The core group has, we believe, produced some proposals which would stop the Work Capability Assessment from placing adults with autism at a serious disadvantage. We have also produced some proposals which would be used to create a default setting for adults with autism who wanted to seek and gain employment without any fear of conditionality if their attempts to do so failed.
During the last seven days we have discussed our proposals with our Regional Co-ordinators and the 792 ACT NOW supporters who are active members on our Regional Groups. The response has been favourable and we have received no negative comments.
We believe that in its present format the WCA will place people with autism and other complex disabilities at a disadvantage. It is not always apparent that someone with autism has a disability because autism can be a hidden disability and the needs of the person with the condition can fluctuate on a daily basis depending on their environment and levels of anxiety. It can be very difficult for someone who has not been specifically and specially trained in autistic spectrum conditions to effectively determine the impact that the disability has on the person with the condition in a relatively short assessment process.
We believe that a radical overhaul of the assessment process is urgently required. Tinkering with the descriptors to decide who should be eligible for Employment Support Allowance and what level of support they should get will not be enough to prevent adults with autism from being declared fit for work, when in fact they are anything but fit for work.
While the descriptors may better reflect the needs of people with autism and other disabilities, they will not provide the assessor with the overview and insight into the condition that the assessor should clearly have if they are to reach an informed decision that will impact on the life of the person whom they are assessing.
We believe that the Department for Work and Pensions needs to urgently expand its LIMA system (Atos Origin’s Logic Integrated Medical Assessment information technology software) to encompass lifelong conditions like Autism, Down Syndrome, Cerebral Palsy etc and produce a set of guidelines similar to the NICE Guidelines. It is difficult to imagine how an assessment can be successful without the assessor being able to access information that will allow them to understand the condition that the person they are assessing.
At the moment there are only 15% of adults with autism in full time employment. This is opposed to 48% of adults with other disabilities being in full time employment. While some adults with autism do want to work it must be recognised that for some adults with autism living an independent life without employment will be a positive outcome for that adult. Being able to live independently is something that should be a higher priority than employment for some adults with autism.
For this reason we believe that it is essential that there is a default position available to adults with autism (and others with similar disabilities) who try to seek and maintain employment and for whatever reason fail. Autism must be categorized as a high risk group, recognising that adults with this disability often find it difficult to seek and maintain employment.

> Data:
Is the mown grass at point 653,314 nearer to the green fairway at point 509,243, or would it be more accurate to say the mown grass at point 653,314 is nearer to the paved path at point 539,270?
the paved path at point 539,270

> What the task requires:
Using the text on the Work Capability Assessment, explain in one to three sentences why it says someone without special training in autistic spectrum conditions may struggle to judge the disability's impact in a short assessment.

> Your response:
Autism can be a hidden disability, so it is not always apparent that a person with autism is disabled. The person's needs can also change from day to day, depending on their environment and their levels of anxiety.